• TASK STATEMENT:
Please go through the data below and keep only the lines that contain the string "sandy", copying each one in full.

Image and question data
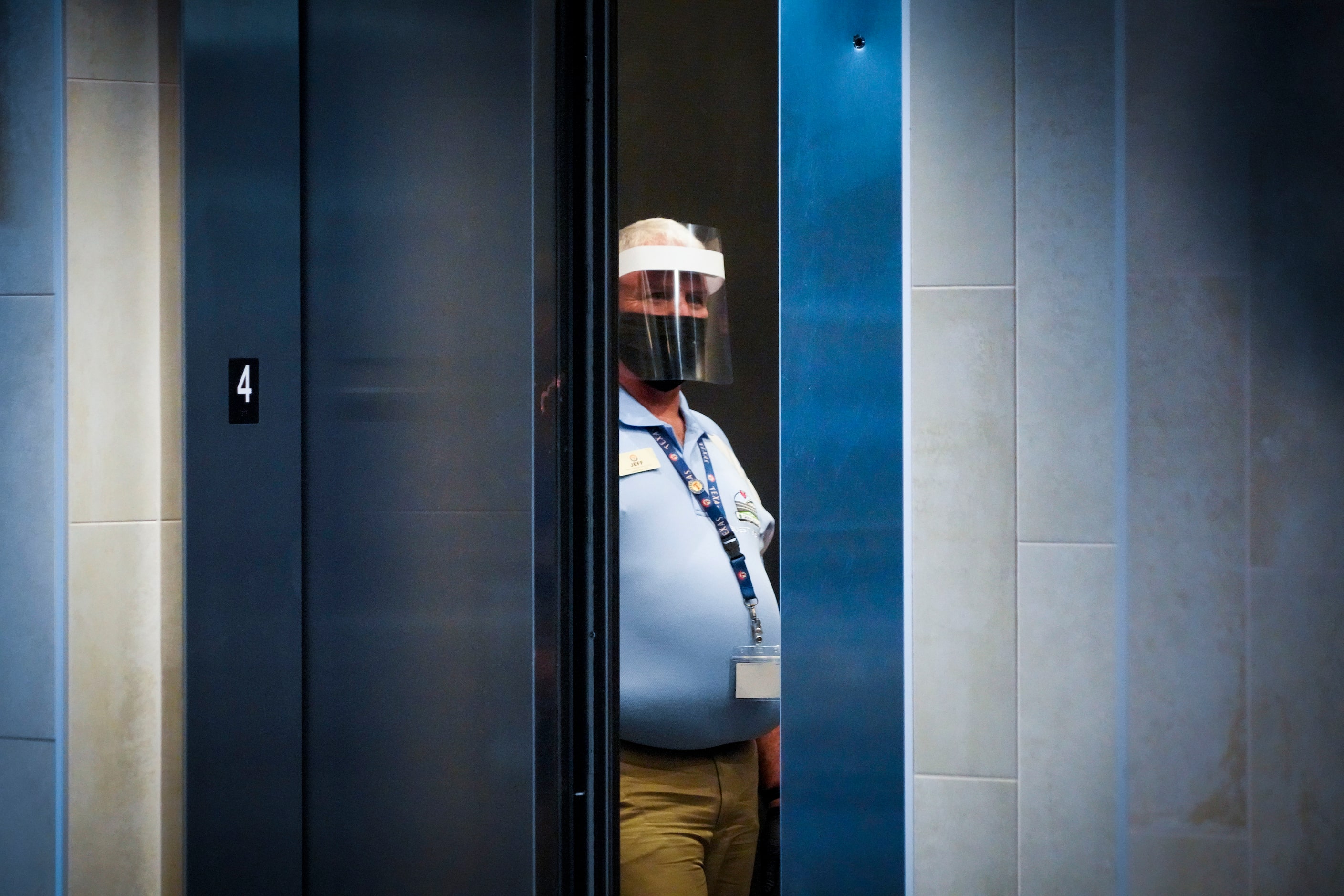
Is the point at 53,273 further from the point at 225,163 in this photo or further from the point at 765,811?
the point at 765,811

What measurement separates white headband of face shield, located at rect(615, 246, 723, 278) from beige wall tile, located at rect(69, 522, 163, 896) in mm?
924

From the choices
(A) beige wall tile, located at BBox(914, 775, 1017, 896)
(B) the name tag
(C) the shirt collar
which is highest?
(C) the shirt collar

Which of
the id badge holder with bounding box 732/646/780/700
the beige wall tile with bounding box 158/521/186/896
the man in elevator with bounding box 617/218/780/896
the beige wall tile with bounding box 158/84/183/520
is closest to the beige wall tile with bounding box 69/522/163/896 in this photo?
the beige wall tile with bounding box 158/521/186/896

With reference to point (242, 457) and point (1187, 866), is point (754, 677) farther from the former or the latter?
point (1187, 866)

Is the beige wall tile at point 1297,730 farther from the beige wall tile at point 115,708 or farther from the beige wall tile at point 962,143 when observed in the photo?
the beige wall tile at point 115,708

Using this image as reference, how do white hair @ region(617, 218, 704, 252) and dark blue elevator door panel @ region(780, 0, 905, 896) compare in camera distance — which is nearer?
dark blue elevator door panel @ region(780, 0, 905, 896)

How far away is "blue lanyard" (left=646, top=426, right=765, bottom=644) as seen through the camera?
59.7 inches

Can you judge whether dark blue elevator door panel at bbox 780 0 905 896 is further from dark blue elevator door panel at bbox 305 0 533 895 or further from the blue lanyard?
the blue lanyard

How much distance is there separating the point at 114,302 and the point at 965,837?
3.43ft

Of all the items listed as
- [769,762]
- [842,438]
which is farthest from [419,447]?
[769,762]

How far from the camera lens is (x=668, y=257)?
5.54 feet

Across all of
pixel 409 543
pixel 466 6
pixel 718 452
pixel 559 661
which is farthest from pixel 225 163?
pixel 718 452

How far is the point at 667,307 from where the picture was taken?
5.57ft

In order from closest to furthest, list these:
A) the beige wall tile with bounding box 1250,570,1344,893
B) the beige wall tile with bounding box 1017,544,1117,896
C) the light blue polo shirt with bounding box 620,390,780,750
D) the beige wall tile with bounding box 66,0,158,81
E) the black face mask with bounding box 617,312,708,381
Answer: the beige wall tile with bounding box 1250,570,1344,893
the beige wall tile with bounding box 1017,544,1117,896
the beige wall tile with bounding box 66,0,158,81
the light blue polo shirt with bounding box 620,390,780,750
the black face mask with bounding box 617,312,708,381
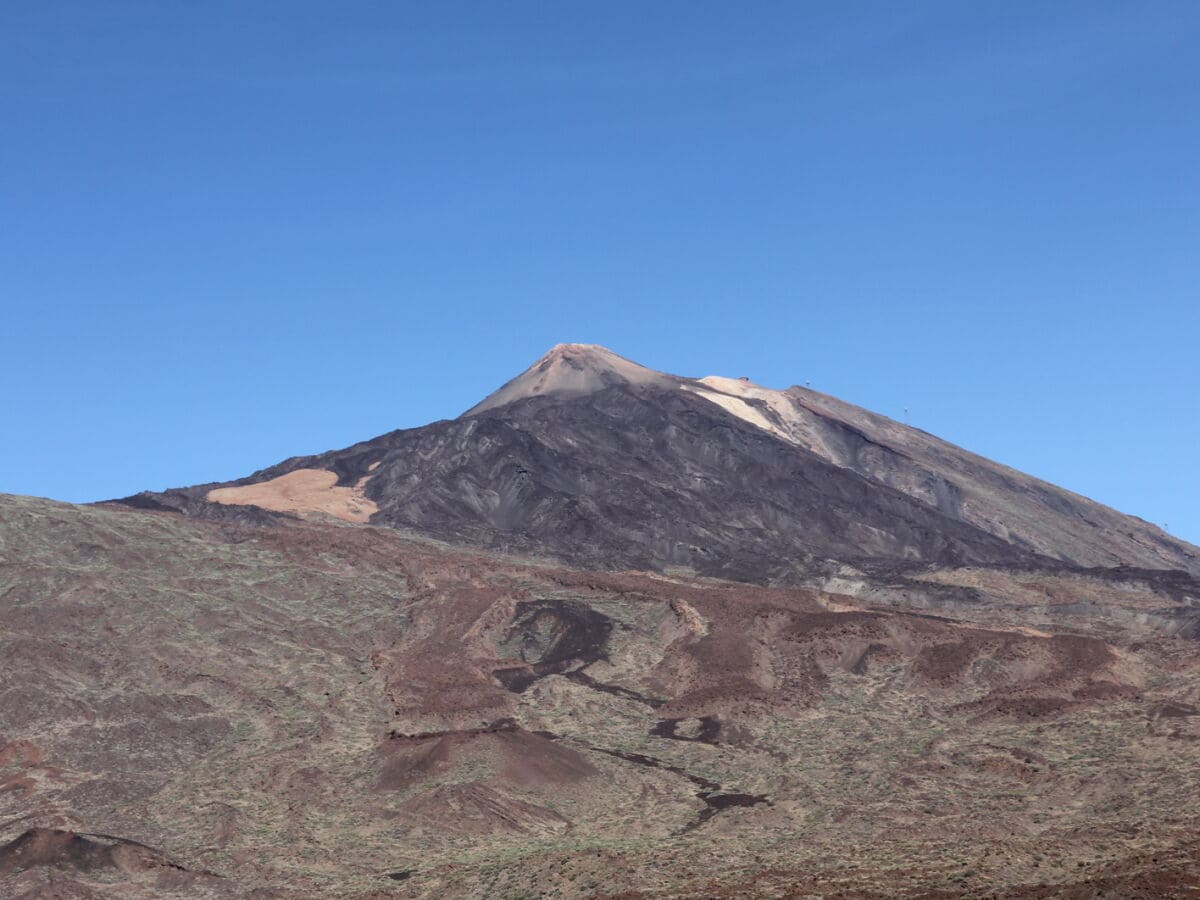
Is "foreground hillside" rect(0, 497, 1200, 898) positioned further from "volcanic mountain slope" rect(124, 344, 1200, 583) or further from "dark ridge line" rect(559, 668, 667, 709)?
"volcanic mountain slope" rect(124, 344, 1200, 583)

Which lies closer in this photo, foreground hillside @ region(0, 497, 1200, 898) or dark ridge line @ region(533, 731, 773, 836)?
foreground hillside @ region(0, 497, 1200, 898)

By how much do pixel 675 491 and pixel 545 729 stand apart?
6782 cm

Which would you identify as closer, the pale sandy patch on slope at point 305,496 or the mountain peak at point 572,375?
the pale sandy patch on slope at point 305,496

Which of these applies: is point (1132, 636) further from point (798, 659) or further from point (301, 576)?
point (301, 576)

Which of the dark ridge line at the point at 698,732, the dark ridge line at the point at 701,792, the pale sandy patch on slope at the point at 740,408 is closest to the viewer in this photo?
the dark ridge line at the point at 701,792

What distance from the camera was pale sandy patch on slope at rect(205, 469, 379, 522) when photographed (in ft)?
419

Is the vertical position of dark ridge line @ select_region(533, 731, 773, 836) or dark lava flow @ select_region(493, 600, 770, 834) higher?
dark lava flow @ select_region(493, 600, 770, 834)

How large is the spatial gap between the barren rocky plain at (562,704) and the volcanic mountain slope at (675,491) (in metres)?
0.77

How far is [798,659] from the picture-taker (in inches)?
3268

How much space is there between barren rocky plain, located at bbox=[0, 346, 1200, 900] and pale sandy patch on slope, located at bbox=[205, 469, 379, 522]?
0.75 metres

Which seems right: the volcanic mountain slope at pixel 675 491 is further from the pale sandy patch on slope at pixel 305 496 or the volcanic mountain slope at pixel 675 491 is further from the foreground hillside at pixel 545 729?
the foreground hillside at pixel 545 729

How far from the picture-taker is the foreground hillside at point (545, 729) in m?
51.2

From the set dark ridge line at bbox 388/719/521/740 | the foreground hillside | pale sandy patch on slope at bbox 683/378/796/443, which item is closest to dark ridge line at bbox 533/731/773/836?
the foreground hillside

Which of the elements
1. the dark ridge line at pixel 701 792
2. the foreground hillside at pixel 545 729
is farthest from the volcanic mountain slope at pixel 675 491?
the dark ridge line at pixel 701 792
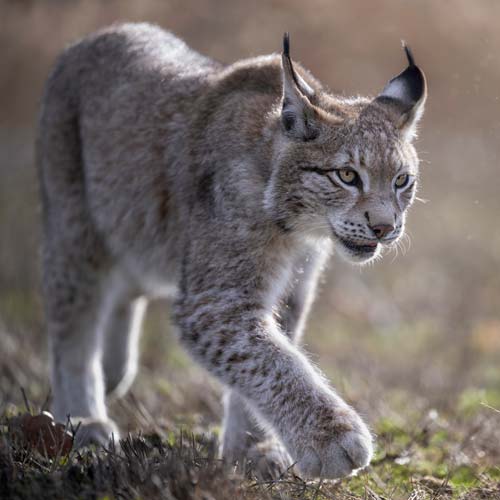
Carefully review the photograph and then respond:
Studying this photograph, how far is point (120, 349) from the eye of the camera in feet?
20.2

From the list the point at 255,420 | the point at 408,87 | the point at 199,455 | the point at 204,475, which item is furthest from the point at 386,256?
the point at 204,475

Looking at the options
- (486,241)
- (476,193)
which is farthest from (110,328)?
(476,193)

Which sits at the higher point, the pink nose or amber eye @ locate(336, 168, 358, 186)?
amber eye @ locate(336, 168, 358, 186)

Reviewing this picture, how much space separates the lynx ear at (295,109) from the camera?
13.8 ft

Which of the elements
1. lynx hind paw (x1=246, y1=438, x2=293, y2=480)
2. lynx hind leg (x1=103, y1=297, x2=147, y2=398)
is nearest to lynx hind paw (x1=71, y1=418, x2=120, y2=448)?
lynx hind paw (x1=246, y1=438, x2=293, y2=480)

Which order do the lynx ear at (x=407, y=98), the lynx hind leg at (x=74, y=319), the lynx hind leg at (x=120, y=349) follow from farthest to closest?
the lynx hind leg at (x=120, y=349) < the lynx hind leg at (x=74, y=319) < the lynx ear at (x=407, y=98)

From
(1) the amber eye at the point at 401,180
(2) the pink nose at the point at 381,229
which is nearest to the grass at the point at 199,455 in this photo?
(2) the pink nose at the point at 381,229

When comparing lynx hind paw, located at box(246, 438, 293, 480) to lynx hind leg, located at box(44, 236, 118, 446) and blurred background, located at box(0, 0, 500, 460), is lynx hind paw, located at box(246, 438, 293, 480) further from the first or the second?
lynx hind leg, located at box(44, 236, 118, 446)

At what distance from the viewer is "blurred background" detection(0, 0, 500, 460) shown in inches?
248

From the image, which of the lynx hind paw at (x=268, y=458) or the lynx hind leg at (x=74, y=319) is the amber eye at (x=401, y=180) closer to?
the lynx hind paw at (x=268, y=458)

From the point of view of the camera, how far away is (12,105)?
12383 mm

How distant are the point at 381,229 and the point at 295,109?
686mm

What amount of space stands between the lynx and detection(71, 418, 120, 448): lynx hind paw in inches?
0.6

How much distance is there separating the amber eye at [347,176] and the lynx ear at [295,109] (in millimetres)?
236
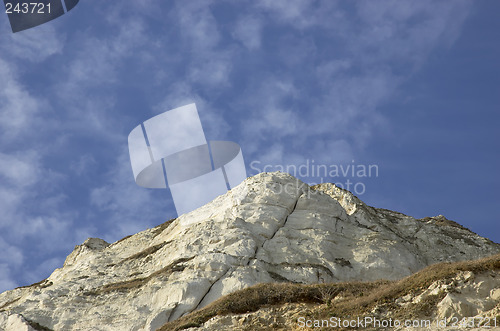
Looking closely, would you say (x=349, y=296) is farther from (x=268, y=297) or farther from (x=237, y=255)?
(x=237, y=255)

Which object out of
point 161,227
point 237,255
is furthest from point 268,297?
point 161,227

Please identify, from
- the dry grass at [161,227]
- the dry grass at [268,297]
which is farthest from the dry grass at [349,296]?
the dry grass at [161,227]

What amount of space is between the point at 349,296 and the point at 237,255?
15.0 meters

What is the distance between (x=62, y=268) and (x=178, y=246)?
17.9 meters

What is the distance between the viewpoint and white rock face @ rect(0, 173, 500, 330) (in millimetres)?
41906

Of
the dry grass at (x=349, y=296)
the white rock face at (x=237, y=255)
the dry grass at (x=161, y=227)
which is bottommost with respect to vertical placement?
the dry grass at (x=349, y=296)

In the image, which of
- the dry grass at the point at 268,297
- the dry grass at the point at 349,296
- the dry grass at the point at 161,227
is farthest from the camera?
the dry grass at the point at 161,227

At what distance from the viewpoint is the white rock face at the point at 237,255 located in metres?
41.9

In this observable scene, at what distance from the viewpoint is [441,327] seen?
26.0m

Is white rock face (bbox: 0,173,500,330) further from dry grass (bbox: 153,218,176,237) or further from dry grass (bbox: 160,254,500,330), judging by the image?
dry grass (bbox: 160,254,500,330)

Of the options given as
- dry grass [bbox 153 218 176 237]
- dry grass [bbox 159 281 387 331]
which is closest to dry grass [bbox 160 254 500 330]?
dry grass [bbox 159 281 387 331]

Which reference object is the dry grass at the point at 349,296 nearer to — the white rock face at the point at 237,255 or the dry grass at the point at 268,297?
the dry grass at the point at 268,297

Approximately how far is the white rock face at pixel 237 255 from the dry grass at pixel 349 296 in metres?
7.37

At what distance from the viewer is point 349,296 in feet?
104
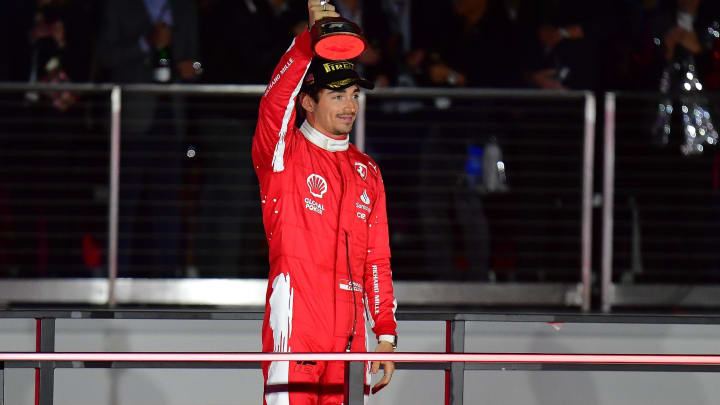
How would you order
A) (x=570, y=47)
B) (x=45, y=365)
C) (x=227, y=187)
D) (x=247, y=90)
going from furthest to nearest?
(x=570, y=47)
(x=227, y=187)
(x=247, y=90)
(x=45, y=365)

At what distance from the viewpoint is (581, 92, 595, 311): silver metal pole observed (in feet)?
19.0

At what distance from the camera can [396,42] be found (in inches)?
250

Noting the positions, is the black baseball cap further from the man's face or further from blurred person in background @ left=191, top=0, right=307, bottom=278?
blurred person in background @ left=191, top=0, right=307, bottom=278

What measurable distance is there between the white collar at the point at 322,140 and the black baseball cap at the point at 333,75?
0.13 metres

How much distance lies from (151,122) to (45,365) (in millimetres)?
2604

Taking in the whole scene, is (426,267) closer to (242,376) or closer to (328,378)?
(242,376)

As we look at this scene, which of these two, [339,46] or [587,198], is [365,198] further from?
[587,198]

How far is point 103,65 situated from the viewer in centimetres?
625

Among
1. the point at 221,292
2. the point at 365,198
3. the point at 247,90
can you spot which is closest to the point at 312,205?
the point at 365,198

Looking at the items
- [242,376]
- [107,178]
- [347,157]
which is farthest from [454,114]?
[347,157]

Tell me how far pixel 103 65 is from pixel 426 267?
7.09 feet

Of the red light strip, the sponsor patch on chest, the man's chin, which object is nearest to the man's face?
the man's chin

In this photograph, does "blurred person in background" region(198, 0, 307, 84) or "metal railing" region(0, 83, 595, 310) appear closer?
"metal railing" region(0, 83, 595, 310)

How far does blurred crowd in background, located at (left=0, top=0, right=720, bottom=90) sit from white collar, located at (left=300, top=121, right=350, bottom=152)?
296 centimetres
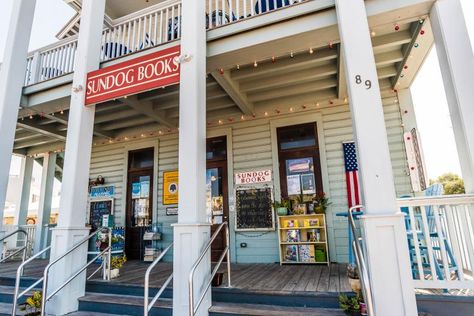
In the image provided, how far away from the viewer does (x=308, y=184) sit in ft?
18.1

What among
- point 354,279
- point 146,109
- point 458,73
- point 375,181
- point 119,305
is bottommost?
point 119,305

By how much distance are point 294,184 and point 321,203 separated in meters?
0.67

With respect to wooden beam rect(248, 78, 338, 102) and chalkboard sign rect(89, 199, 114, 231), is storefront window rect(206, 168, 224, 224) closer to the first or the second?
wooden beam rect(248, 78, 338, 102)

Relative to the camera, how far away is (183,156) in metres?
3.18

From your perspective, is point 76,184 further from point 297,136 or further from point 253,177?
point 297,136

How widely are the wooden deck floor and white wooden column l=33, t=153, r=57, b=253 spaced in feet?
9.43

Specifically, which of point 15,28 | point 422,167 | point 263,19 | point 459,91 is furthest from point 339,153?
point 15,28

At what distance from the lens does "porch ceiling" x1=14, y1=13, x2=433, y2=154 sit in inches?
158

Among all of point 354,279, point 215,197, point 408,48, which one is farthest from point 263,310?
point 408,48

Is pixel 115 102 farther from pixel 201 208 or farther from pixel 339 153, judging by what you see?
pixel 339 153

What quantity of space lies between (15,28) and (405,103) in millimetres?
6912

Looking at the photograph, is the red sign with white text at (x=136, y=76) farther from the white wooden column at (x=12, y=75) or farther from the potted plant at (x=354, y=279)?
the potted plant at (x=354, y=279)

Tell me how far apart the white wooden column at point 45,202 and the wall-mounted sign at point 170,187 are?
3.82m

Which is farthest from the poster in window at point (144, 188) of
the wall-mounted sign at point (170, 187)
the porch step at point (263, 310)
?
the porch step at point (263, 310)
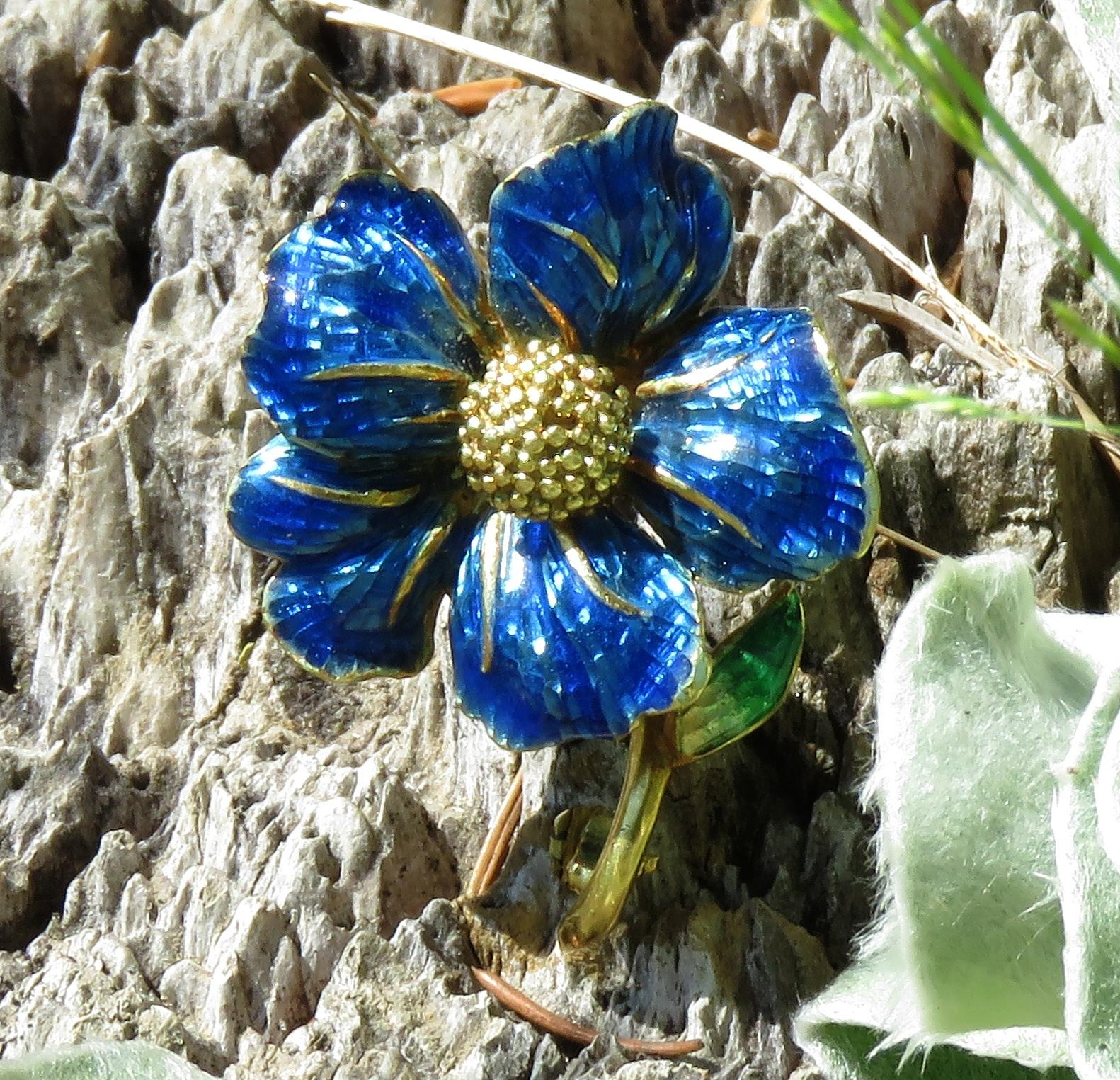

• FINAL RESULT:
Which would you identify as closer, the pale sandy patch on slope at point 305,496 or the mountain peak at point 572,375?
the pale sandy patch on slope at point 305,496
Which of the dark ridge line at the point at 698,732, the dark ridge line at the point at 701,792, the pale sandy patch on slope at the point at 740,408 is closest to the viewer in this photo?
What distance from the camera was pale sandy patch on slope at rect(205, 469, 379, 522) when photographed (in ft)?
How much space is there between barren rocky plain, located at bbox=[0, 346, 1200, 900] and pale sandy patch on slope, located at bbox=[205, 469, 379, 522]?
Which seems right: the volcanic mountain slope at pixel 675 491 is further from the pale sandy patch on slope at pixel 305 496 or the volcanic mountain slope at pixel 675 491 is further from the foreground hillside at pixel 545 729?
From the set dark ridge line at bbox 388/719/521/740 | the foreground hillside | pale sandy patch on slope at bbox 683/378/796/443, which item is closest to dark ridge line at bbox 533/731/773/836?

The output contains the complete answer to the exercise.